Doctor Who: It has to surprise lots of people to learn that I was never mad into Doctor Who during its fabled 1963-1989 run. After all, it was right up my alley. The sci-fi epic-ness of Babylon 5 plus the endearing shlockiness of Dark Shadows. What could be a better fit for me? Well, being a compulsive personality, I wanted to see every episode from the beginning, and by the time I became aware that this BBC show was playing on a public television station near, there were way too many episodes to catch up on. Well, now I have my chance. The BBC premiered a new series a few weeks ago, and I got my chance to get in from the beginning. Now, since I am aware that one of the conventions of the series was always that the doctor could regenerate himself (allowing no fewer than seven actors to play him during the series’ multi-decade run), it is not entirely clear to me whether the new series is a continuation of the old one or a brand new fresh start of the saga. Anyway, a couple of things are clear.
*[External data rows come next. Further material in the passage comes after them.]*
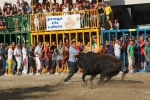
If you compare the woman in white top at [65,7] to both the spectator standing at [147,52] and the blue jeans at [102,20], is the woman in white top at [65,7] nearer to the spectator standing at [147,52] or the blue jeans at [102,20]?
the blue jeans at [102,20]

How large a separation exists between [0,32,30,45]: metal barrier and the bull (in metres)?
9.44

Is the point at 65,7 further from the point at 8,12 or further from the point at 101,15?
the point at 8,12

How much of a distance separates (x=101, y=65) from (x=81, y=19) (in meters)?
8.28

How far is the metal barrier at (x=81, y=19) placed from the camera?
76.7ft

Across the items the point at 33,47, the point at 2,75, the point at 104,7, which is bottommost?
the point at 2,75

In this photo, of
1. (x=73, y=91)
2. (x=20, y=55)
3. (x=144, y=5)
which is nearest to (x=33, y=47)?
(x=20, y=55)

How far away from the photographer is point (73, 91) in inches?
563

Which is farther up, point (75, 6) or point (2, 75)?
point (75, 6)

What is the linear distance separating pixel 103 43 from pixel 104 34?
69 centimetres

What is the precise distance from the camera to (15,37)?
2619cm

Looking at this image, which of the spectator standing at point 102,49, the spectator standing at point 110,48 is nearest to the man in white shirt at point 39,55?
the spectator standing at point 102,49

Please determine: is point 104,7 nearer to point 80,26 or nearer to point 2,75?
point 80,26

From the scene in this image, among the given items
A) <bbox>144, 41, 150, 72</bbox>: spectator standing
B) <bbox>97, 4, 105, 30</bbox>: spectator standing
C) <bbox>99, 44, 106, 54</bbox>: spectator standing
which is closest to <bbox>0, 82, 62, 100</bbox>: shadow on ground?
<bbox>99, 44, 106, 54</bbox>: spectator standing

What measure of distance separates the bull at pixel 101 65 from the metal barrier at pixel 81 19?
7367 mm
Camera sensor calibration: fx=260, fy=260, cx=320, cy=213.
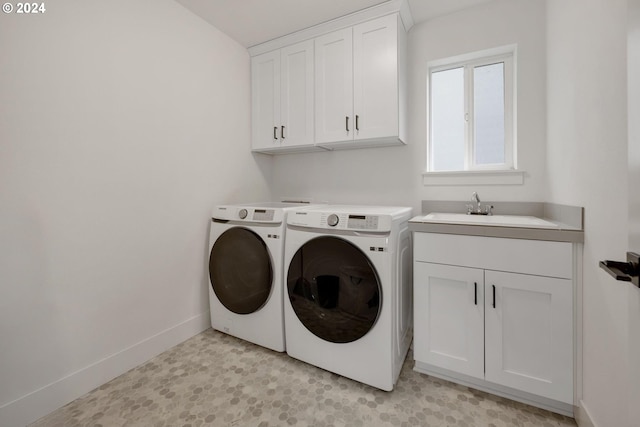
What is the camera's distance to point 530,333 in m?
1.26

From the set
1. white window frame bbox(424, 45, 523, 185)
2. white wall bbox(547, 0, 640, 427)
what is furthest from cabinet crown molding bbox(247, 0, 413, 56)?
white wall bbox(547, 0, 640, 427)

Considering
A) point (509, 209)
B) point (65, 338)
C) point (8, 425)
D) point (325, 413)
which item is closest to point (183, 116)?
point (65, 338)

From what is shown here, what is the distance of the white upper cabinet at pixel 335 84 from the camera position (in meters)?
1.82

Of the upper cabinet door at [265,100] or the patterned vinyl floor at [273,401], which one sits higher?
the upper cabinet door at [265,100]

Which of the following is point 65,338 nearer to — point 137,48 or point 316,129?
point 137,48

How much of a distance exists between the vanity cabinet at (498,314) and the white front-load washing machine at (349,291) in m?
0.17

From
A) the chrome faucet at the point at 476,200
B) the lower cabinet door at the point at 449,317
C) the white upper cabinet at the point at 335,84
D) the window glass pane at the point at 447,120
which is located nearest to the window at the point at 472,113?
the window glass pane at the point at 447,120

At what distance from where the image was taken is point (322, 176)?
2480 mm

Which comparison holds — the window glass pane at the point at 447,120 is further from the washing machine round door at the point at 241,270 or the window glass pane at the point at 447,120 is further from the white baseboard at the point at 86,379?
the white baseboard at the point at 86,379

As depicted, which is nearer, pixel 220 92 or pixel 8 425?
pixel 8 425

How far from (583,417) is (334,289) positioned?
1.21 m

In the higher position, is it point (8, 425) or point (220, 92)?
point (220, 92)

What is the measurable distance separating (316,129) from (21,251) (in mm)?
1845

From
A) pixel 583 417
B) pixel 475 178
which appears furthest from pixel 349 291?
pixel 475 178
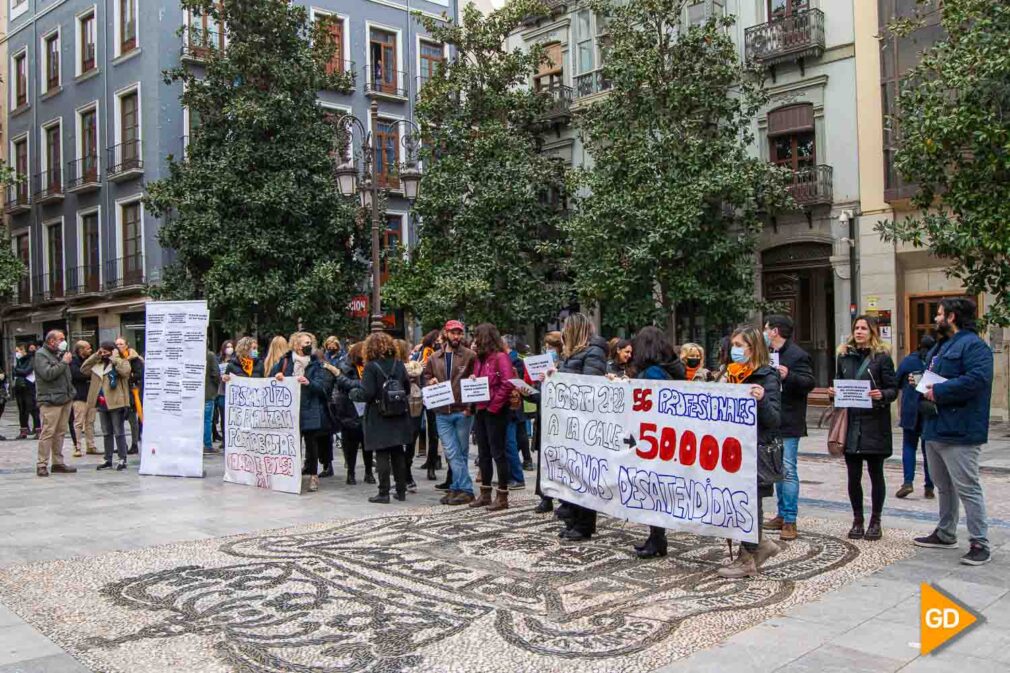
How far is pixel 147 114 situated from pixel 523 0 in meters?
14.6

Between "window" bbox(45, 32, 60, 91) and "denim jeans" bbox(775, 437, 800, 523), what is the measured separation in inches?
1393

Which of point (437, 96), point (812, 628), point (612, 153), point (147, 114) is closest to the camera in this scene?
point (812, 628)

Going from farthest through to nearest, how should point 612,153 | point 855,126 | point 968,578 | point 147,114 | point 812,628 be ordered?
1. point 147,114
2. point 855,126
3. point 612,153
4. point 968,578
5. point 812,628

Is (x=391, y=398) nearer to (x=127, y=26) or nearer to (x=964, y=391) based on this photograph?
(x=964, y=391)

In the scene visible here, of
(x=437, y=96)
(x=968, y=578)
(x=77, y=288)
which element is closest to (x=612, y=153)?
(x=437, y=96)

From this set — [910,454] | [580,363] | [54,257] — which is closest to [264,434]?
[580,363]

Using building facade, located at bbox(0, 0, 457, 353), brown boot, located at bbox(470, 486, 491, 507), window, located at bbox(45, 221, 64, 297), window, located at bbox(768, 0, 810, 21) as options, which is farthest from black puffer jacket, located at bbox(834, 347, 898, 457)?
window, located at bbox(45, 221, 64, 297)

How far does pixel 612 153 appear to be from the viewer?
19906 mm

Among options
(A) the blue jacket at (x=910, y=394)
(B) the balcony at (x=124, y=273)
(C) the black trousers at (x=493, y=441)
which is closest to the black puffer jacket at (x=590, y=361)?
(C) the black trousers at (x=493, y=441)

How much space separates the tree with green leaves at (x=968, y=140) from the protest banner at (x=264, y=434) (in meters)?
11.2

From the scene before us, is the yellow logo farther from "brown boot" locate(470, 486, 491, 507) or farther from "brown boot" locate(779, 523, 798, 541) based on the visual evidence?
"brown boot" locate(470, 486, 491, 507)

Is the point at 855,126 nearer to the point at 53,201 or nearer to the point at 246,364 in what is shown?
the point at 246,364

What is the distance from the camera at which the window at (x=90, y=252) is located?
110ft

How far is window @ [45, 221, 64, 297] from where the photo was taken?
1406 inches
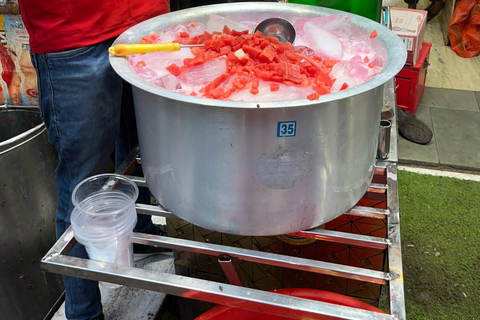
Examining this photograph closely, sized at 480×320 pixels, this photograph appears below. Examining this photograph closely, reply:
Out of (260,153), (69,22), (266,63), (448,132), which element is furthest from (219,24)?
(448,132)

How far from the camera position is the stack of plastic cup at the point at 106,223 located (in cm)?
119

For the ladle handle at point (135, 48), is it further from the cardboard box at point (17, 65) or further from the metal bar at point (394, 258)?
the cardboard box at point (17, 65)

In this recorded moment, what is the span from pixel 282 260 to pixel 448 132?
301cm

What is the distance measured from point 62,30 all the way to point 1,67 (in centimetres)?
88

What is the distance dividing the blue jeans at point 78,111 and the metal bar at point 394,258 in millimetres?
1047

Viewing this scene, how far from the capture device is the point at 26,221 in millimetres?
1830

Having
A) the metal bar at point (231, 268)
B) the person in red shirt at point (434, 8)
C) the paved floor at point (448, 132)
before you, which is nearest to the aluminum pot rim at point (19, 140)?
the metal bar at point (231, 268)

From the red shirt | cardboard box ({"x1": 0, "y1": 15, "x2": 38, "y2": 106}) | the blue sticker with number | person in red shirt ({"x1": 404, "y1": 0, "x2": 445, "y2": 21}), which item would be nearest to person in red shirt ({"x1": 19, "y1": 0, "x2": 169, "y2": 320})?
the red shirt

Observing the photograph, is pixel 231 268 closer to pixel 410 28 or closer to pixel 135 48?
pixel 135 48

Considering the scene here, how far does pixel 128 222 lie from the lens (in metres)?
1.24

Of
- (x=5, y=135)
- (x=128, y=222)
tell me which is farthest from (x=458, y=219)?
(x=5, y=135)

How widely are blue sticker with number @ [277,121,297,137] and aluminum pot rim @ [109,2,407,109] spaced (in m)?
0.06

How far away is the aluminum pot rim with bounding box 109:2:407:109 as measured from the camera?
3.19 ft

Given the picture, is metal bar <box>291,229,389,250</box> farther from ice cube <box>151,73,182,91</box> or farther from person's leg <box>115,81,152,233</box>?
person's leg <box>115,81,152,233</box>
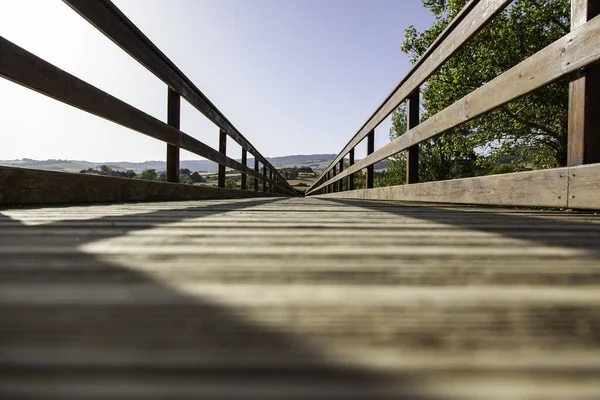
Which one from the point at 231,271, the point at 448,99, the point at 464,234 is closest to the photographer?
the point at 231,271

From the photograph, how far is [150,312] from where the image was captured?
0.46 m

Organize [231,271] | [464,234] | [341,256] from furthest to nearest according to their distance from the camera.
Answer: [464,234] < [341,256] < [231,271]

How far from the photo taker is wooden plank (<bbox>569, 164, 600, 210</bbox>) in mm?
1344

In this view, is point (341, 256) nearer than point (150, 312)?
No

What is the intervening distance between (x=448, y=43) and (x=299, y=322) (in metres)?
2.74

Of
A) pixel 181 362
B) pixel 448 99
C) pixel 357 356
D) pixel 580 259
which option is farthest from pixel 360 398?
pixel 448 99

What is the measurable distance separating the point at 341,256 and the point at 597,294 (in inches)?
15.5

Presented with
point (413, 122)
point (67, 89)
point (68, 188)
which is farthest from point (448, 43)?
point (68, 188)

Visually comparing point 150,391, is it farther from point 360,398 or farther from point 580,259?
point 580,259

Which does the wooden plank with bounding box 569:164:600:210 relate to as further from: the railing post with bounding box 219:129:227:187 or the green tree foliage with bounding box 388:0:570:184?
the green tree foliage with bounding box 388:0:570:184

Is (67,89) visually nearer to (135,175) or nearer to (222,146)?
(222,146)

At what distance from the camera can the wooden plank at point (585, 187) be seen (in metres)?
1.34

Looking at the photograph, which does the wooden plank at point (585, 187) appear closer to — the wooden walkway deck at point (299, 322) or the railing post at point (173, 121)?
the wooden walkway deck at point (299, 322)

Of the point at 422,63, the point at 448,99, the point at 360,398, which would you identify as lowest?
the point at 360,398
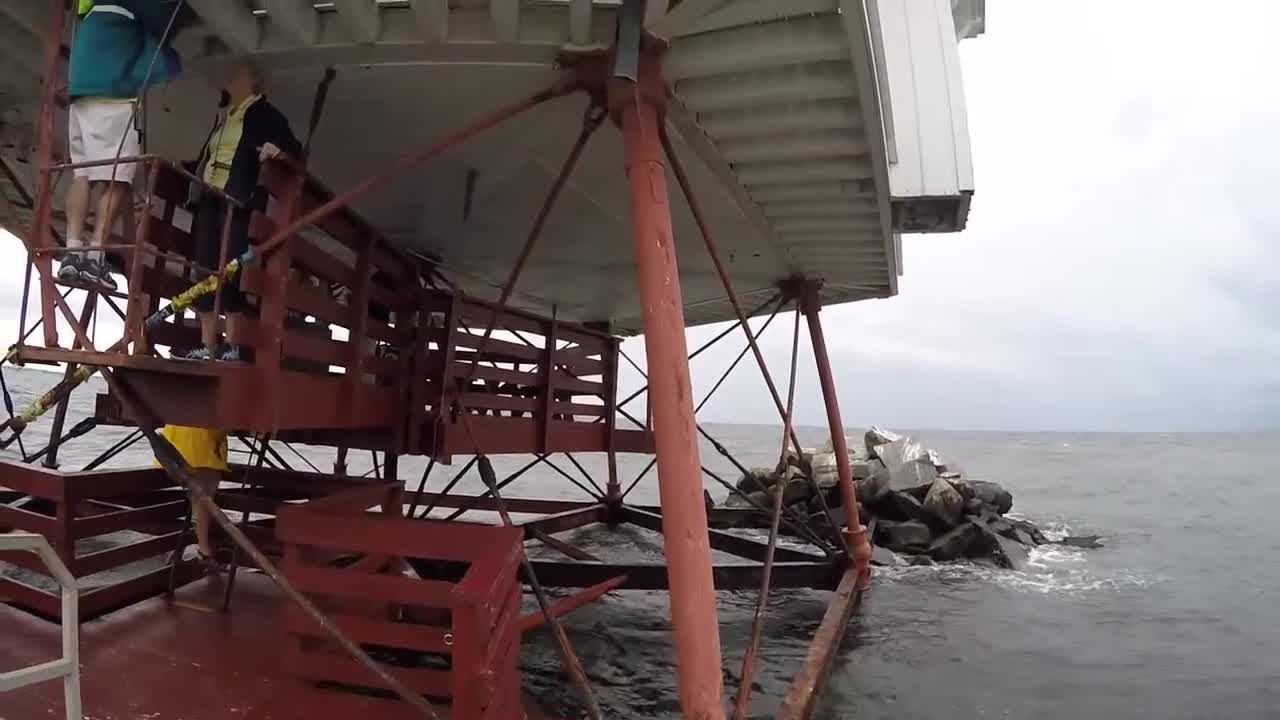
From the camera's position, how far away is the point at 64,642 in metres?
2.25

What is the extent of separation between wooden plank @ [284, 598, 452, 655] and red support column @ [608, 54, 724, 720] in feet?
3.96

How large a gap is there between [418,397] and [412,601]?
2426mm

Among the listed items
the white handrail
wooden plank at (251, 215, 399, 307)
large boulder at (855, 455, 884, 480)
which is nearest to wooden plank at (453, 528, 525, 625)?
the white handrail

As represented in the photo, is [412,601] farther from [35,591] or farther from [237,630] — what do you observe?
[35,591]

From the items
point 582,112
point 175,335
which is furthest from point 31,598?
point 582,112

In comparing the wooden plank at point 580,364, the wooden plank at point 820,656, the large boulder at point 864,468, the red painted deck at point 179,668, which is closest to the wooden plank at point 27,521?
the red painted deck at point 179,668

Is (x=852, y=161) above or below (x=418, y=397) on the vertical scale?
above

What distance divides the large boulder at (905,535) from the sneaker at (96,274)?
578 inches

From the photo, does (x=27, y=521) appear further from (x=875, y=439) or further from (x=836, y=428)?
(x=875, y=439)

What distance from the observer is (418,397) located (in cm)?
556

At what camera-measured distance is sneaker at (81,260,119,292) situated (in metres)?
3.46

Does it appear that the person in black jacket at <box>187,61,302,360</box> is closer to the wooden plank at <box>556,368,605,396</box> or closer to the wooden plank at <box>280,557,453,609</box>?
the wooden plank at <box>280,557,453,609</box>

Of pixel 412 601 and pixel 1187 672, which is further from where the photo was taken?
pixel 1187 672

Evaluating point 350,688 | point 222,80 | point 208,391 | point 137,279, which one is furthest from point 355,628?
point 222,80
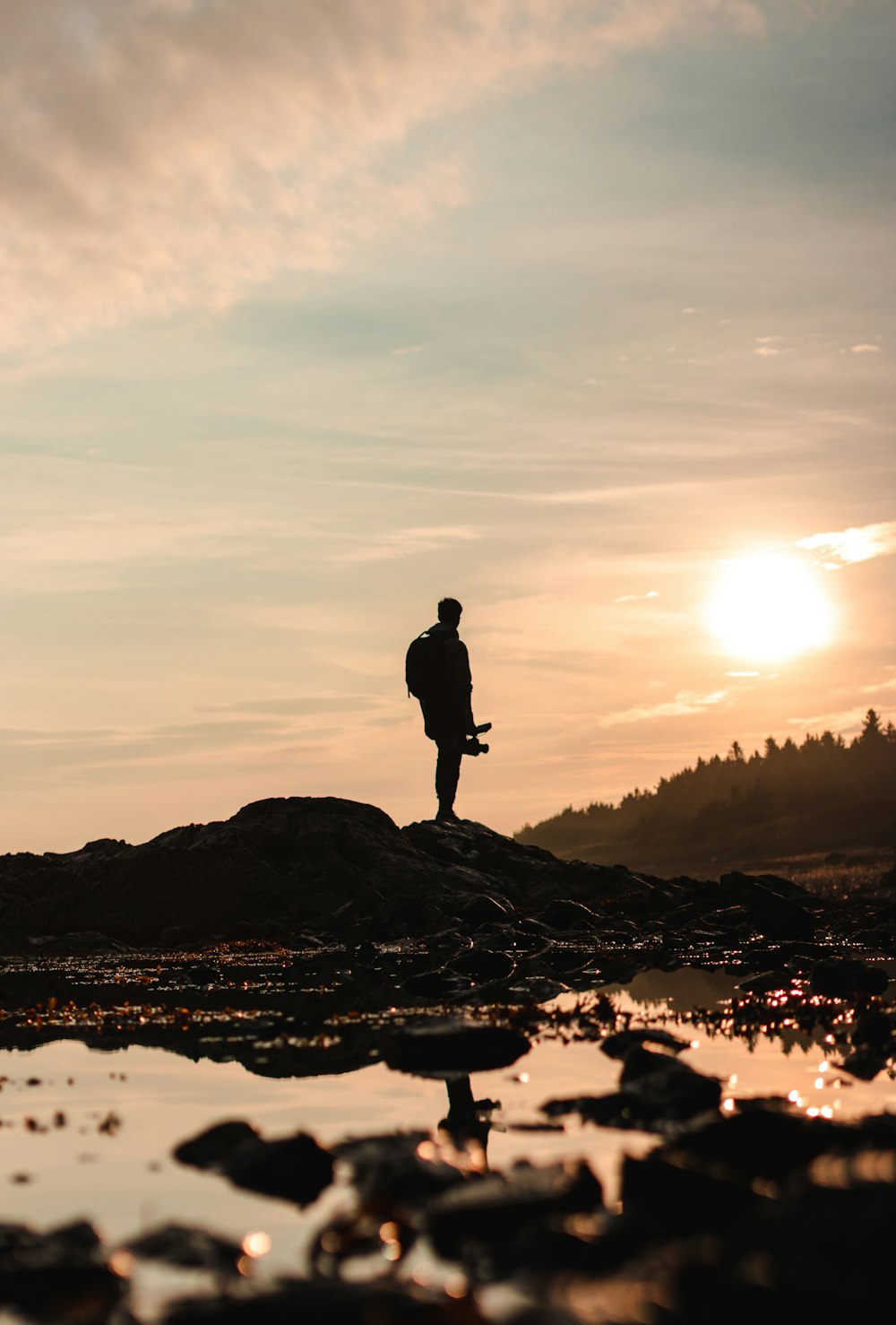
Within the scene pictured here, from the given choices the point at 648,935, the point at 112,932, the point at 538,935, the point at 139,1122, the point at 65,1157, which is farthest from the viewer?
the point at 112,932

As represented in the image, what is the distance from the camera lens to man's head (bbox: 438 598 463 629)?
109 feet

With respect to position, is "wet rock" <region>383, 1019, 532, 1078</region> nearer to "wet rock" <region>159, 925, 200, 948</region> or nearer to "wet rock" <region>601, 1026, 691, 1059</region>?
"wet rock" <region>601, 1026, 691, 1059</region>

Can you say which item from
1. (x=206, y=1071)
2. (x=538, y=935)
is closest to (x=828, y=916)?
(x=538, y=935)

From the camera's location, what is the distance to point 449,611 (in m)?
33.3

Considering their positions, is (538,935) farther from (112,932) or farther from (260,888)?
(112,932)

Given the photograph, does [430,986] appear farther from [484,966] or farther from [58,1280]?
[58,1280]

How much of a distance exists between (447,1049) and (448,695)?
21.4 m

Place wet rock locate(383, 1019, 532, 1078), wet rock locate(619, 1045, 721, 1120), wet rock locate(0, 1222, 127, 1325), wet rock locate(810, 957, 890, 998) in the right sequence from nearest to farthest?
wet rock locate(0, 1222, 127, 1325), wet rock locate(619, 1045, 721, 1120), wet rock locate(383, 1019, 532, 1078), wet rock locate(810, 957, 890, 998)

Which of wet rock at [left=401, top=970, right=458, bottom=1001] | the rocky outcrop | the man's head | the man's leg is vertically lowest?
wet rock at [left=401, top=970, right=458, bottom=1001]

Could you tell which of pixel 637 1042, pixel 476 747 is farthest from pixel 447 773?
pixel 637 1042

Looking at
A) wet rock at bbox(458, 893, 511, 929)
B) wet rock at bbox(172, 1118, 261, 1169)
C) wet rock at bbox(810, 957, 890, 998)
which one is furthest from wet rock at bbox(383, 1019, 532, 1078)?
wet rock at bbox(458, 893, 511, 929)

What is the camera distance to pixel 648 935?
2597 cm

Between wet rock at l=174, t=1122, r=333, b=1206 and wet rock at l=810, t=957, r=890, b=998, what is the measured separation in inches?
407

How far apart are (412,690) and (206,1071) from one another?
2150 cm
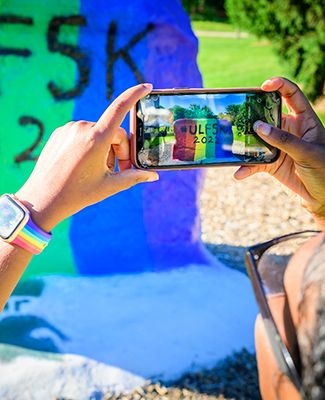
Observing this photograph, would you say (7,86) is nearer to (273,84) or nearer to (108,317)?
(108,317)

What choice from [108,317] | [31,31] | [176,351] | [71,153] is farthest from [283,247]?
[31,31]

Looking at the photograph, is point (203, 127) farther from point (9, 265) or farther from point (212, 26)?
point (212, 26)

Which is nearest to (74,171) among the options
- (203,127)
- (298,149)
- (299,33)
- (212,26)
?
(203,127)

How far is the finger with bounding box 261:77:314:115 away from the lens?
5.80ft

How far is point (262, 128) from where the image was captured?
1734 mm

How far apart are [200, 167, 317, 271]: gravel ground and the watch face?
286 centimetres

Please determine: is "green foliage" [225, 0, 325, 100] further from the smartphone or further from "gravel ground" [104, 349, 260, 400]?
the smartphone

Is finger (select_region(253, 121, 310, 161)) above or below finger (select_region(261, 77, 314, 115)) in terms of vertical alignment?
below

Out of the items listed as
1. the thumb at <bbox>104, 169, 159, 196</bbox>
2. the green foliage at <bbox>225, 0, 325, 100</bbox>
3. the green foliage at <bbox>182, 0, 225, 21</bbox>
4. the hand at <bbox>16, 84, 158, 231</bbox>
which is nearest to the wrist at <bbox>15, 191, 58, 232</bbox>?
the hand at <bbox>16, 84, 158, 231</bbox>

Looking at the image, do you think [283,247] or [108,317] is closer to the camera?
[283,247]

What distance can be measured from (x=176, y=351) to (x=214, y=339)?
232mm

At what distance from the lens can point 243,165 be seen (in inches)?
73.0

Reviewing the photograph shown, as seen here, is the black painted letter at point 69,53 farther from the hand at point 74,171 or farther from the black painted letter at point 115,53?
the hand at point 74,171

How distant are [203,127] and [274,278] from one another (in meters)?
0.91
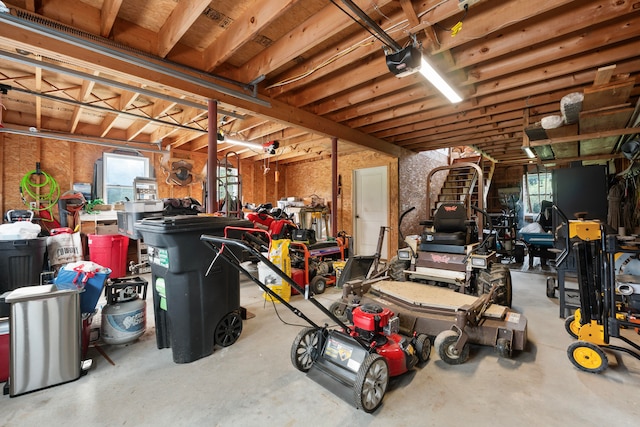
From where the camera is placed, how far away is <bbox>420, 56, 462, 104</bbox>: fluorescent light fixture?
307 cm

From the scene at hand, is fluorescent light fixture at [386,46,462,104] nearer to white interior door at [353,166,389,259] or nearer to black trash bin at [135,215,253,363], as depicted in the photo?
black trash bin at [135,215,253,363]

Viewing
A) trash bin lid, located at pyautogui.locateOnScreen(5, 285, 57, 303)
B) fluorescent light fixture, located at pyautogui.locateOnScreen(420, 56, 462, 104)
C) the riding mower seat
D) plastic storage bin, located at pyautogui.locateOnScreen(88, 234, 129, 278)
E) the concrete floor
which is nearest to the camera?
the concrete floor

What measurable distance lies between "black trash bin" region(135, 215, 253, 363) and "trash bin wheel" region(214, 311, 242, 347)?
0.03 meters

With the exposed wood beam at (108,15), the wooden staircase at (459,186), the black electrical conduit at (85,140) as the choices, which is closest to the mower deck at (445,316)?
the exposed wood beam at (108,15)

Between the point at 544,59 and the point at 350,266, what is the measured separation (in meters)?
3.34

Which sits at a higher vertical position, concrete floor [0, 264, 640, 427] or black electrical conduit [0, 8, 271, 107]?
black electrical conduit [0, 8, 271, 107]

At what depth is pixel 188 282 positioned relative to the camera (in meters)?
2.28

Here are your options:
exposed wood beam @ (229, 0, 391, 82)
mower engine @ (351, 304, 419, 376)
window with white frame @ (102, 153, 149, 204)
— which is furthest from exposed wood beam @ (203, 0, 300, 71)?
window with white frame @ (102, 153, 149, 204)

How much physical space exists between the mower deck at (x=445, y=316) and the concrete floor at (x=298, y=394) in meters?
0.21

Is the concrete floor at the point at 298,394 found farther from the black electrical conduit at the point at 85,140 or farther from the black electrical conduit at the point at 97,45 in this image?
the black electrical conduit at the point at 85,140

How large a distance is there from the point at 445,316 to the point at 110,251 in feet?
16.9

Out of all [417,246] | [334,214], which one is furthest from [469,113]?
[334,214]

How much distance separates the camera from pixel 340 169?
863 centimetres

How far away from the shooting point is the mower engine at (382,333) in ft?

The production values are of much higher quality than the old series—although the doctor still travels around in a phone booth. And it has a tongue-in-cheek quality that I’m not sure was so apparent in the old series. In fact, there is a definite influence from those great British sci-fi comedies, The Hitchhiker’s Guide to the Galaxy and Red Dwarf. Indeed, the second episode was a direct rip-off of, I mean, homage to The Restaurant at the End of the Universe. The series is entirely about nothing other than some outlandish fun, although the writers do slip in some subtle points here and there to remind us that we are, after all, still watching the BBC. Like the way the aforementioned second episode portrayed the human race as disgusting while the alien descended from rain forests was lovely. Or the two-part episode that had aliens plotting World War III on earth by putting out a bogus story about weapons of mass destruction. The new doctor, Christopher Eccleston (24 Hour Party People, Revengers Tragedy, 28 Days Later), has an infectiously impish devil-may-care attitude about him, although his casual northern England patter is quite a departure from earlier incarnations. And as his time-hopping companion, Billie Piper provides the kind of warmth that should encourage even the nerdiest of teenage boys to get up from their computers. Happily, I’ve finally found something to watch on TV that I don’t have to be embarrassed about.